▶ **What the task requires**
Reproduce the data below word for word, starting at the line containing "How far away from the camera is" and continuing through the final line of the data, with both of those lines included.

▶ **Excerpts from a spatial dataset**
-*-*-

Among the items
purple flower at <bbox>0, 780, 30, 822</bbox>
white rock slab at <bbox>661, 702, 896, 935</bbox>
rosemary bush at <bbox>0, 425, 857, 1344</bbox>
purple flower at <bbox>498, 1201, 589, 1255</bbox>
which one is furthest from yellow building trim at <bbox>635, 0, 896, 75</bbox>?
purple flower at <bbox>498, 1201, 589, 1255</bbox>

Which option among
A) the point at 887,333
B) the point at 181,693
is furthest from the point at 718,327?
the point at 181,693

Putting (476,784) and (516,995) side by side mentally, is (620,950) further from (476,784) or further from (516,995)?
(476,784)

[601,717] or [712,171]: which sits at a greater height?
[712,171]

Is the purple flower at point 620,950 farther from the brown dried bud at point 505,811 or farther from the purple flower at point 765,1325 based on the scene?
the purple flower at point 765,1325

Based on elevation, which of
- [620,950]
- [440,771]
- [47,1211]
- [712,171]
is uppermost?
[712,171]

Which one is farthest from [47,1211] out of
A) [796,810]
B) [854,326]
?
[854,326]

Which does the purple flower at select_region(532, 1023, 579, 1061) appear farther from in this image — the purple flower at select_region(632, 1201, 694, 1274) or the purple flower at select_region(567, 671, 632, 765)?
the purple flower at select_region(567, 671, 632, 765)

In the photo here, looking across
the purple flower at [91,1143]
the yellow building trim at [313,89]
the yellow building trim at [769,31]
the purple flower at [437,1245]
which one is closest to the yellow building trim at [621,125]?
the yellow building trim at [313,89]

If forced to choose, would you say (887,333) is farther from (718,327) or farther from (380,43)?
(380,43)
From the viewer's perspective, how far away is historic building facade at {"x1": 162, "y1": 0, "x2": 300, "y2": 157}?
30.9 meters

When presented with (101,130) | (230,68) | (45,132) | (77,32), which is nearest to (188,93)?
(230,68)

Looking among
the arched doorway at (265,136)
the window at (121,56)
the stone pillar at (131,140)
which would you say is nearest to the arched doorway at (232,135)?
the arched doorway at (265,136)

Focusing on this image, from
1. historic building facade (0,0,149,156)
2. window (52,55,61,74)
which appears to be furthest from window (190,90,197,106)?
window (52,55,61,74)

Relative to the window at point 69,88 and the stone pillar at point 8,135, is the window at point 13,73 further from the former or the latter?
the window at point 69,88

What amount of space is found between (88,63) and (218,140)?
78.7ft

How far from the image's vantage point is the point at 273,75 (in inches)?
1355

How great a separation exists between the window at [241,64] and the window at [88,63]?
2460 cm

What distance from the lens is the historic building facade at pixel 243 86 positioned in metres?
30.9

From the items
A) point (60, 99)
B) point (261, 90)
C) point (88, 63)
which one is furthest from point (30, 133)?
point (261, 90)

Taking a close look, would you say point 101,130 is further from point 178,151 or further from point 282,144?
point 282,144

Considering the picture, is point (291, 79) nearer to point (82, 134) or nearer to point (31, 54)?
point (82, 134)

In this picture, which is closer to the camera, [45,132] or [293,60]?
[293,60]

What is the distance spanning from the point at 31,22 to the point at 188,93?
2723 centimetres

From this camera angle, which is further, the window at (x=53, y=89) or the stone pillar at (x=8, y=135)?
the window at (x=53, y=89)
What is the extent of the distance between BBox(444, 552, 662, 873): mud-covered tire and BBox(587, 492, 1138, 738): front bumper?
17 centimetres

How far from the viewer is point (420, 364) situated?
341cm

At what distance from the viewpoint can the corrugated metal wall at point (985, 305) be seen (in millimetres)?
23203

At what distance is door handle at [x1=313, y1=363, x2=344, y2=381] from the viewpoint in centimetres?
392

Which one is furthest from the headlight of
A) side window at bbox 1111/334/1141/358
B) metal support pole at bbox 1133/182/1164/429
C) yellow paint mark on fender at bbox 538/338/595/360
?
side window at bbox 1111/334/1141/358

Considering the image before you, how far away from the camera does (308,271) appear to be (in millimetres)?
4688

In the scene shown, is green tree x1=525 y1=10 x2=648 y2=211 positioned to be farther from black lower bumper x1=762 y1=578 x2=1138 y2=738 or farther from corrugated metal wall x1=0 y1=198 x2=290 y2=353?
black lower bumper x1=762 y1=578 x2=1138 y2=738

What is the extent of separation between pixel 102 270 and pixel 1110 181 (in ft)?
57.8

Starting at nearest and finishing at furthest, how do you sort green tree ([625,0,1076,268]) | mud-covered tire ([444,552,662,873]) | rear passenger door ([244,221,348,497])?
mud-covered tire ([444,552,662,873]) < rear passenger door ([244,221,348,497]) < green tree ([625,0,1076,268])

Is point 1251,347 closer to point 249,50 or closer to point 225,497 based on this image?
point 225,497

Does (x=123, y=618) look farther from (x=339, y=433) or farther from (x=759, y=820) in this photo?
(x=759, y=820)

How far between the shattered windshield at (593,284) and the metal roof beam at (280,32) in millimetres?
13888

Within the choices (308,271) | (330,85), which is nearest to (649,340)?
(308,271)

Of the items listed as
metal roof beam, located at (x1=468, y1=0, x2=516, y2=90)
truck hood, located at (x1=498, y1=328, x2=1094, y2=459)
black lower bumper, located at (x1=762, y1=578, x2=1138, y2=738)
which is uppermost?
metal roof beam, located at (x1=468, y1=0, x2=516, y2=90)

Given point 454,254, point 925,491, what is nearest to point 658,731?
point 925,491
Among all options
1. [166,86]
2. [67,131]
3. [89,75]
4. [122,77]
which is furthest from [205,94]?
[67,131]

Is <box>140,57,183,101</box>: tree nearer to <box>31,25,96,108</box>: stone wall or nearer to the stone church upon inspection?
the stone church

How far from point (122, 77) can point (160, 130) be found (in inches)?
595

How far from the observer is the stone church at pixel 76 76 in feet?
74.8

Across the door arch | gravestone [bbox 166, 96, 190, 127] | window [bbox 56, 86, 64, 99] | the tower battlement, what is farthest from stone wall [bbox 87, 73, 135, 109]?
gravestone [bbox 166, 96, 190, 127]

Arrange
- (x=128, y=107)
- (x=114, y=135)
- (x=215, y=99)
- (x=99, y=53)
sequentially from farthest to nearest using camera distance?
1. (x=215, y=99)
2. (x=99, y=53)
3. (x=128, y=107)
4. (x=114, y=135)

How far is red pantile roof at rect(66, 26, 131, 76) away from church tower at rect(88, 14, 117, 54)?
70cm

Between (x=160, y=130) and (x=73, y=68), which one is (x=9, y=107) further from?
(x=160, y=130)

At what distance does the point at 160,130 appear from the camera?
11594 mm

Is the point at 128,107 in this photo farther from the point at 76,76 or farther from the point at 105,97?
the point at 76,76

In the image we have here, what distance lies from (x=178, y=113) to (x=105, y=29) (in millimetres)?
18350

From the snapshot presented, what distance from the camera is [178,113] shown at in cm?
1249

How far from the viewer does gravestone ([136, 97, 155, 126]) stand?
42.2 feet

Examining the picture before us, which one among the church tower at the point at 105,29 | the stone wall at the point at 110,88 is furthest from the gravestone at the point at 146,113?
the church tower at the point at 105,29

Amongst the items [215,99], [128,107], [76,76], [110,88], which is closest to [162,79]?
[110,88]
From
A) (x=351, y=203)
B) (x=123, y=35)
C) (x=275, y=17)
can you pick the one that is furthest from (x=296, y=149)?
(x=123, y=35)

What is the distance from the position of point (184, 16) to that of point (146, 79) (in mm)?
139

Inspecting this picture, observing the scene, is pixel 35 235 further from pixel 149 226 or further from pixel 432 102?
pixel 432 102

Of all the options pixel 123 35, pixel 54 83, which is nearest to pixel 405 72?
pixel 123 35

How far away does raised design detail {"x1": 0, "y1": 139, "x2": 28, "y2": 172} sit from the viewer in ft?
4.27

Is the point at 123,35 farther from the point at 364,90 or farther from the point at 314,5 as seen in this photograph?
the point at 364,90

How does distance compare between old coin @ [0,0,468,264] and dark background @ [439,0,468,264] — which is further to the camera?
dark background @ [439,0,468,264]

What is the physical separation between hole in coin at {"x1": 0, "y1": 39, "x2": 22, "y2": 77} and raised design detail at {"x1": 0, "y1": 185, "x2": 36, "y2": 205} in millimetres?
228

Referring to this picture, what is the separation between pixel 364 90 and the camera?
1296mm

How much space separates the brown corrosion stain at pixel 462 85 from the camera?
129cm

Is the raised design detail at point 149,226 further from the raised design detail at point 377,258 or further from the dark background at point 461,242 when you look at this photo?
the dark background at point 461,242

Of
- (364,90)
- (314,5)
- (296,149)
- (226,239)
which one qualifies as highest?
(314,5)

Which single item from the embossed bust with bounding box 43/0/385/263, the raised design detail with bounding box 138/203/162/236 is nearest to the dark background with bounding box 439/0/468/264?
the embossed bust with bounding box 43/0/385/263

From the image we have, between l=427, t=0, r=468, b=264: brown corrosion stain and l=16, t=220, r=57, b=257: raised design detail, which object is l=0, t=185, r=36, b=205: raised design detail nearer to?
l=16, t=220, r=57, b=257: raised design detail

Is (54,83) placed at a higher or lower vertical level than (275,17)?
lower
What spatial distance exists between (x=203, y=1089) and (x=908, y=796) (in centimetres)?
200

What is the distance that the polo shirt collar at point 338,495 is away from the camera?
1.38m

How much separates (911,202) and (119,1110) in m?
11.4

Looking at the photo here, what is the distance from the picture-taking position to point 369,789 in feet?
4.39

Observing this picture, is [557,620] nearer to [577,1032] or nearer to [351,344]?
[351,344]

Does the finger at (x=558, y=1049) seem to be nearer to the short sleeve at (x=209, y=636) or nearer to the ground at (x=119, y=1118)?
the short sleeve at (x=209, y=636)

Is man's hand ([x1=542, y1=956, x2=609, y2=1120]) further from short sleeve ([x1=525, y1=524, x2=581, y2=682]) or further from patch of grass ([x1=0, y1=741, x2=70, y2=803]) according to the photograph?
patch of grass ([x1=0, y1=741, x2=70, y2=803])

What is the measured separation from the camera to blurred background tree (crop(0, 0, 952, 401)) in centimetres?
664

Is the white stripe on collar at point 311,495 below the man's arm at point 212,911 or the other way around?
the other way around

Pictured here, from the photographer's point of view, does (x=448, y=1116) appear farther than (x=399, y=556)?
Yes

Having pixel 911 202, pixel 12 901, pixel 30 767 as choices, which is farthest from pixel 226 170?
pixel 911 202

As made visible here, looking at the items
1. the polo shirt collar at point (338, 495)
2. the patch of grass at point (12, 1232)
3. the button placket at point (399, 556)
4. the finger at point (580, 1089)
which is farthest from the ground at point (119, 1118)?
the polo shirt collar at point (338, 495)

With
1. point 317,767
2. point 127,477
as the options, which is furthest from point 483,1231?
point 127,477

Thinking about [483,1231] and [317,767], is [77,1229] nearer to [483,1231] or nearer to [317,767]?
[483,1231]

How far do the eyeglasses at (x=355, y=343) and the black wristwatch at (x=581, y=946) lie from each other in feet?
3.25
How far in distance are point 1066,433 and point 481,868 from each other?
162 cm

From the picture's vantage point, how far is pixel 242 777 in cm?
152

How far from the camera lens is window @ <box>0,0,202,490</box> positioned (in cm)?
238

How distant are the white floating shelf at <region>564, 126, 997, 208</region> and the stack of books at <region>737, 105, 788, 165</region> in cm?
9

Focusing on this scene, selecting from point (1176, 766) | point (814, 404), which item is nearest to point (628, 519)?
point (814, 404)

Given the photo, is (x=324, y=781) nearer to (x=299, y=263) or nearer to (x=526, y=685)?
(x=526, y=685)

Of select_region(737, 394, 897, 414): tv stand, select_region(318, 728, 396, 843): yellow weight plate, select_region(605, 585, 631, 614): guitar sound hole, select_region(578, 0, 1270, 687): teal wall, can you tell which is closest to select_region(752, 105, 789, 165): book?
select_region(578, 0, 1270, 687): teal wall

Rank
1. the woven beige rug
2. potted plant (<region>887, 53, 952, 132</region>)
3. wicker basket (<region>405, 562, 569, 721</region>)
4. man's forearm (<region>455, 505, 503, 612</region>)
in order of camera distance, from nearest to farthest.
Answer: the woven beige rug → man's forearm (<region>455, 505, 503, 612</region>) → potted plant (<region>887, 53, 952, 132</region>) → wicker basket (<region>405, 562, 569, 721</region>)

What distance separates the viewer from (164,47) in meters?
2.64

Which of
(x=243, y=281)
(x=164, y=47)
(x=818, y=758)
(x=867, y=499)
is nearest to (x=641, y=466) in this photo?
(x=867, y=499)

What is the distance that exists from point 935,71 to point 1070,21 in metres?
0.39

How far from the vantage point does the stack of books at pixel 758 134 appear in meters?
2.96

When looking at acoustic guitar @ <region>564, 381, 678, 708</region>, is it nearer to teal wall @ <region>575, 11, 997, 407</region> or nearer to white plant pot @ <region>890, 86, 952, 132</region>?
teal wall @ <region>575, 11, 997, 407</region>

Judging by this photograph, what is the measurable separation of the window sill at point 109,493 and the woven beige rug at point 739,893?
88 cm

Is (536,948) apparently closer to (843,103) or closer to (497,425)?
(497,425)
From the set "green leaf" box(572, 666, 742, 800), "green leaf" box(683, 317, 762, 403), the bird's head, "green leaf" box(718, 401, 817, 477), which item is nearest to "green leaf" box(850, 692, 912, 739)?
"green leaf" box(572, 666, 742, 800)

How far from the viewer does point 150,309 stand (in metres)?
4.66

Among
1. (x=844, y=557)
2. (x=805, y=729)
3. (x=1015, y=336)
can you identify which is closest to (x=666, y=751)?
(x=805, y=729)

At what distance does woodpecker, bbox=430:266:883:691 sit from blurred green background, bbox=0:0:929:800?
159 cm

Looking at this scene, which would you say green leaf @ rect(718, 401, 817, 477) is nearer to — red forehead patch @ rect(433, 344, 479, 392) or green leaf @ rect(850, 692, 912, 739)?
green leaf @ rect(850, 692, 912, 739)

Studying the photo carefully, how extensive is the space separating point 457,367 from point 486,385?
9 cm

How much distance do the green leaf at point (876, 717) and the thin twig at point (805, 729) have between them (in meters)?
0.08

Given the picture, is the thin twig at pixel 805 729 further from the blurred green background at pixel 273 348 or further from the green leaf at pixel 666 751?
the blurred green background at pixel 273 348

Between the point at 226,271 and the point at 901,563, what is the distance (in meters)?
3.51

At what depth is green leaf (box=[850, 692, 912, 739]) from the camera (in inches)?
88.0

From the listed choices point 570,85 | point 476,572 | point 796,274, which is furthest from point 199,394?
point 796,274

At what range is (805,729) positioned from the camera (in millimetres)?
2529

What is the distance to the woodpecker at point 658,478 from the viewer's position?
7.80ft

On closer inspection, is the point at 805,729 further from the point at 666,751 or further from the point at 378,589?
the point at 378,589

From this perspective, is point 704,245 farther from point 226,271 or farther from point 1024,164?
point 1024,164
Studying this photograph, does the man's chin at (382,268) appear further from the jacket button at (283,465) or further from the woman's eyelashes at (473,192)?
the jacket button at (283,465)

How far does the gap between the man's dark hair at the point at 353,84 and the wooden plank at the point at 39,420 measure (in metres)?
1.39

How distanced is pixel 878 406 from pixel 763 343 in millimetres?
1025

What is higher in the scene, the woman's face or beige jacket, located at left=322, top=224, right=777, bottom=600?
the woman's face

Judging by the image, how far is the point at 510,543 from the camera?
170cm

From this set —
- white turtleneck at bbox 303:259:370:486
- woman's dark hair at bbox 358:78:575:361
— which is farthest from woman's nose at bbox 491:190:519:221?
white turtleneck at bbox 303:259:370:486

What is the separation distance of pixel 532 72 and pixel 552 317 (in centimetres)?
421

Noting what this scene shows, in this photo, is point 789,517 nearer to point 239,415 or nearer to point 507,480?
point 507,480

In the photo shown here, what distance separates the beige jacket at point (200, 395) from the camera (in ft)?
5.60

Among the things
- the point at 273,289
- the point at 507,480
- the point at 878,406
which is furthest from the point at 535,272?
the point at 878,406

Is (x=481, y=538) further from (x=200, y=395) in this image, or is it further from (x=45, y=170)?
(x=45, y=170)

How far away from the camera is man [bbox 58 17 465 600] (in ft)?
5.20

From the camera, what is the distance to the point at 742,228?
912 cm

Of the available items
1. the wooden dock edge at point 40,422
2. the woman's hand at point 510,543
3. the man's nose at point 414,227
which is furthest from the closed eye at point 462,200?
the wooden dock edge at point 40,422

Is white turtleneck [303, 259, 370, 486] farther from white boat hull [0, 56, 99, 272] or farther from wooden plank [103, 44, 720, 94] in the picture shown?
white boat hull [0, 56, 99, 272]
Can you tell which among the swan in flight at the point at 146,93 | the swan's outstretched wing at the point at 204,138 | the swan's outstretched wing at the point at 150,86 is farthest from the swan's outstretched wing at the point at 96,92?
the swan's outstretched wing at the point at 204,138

-*-*-

▶ **Written solution**
How far away from the camera is man [bbox 58 17 465 600] (in ft)?
5.20

From the camera, what is the distance to the point at 742,228?
912 cm

Of the available items
1. the wooden dock edge at point 40,422
2. the woman's hand at point 510,543
3. the man's nose at point 414,227
which is furthest from the closed eye at point 462,200?
the wooden dock edge at point 40,422

Is white turtleneck [303, 259, 370, 486] farther from white boat hull [0, 56, 99, 272] or farther from wooden plank [103, 44, 720, 94] in the picture shown?
white boat hull [0, 56, 99, 272]
Can you tell which among the swan in flight at the point at 146,93 | the swan's outstretched wing at the point at 204,138 | the swan's outstretched wing at the point at 150,86 is farthest from the swan's outstretched wing at the point at 96,92?
the swan's outstretched wing at the point at 204,138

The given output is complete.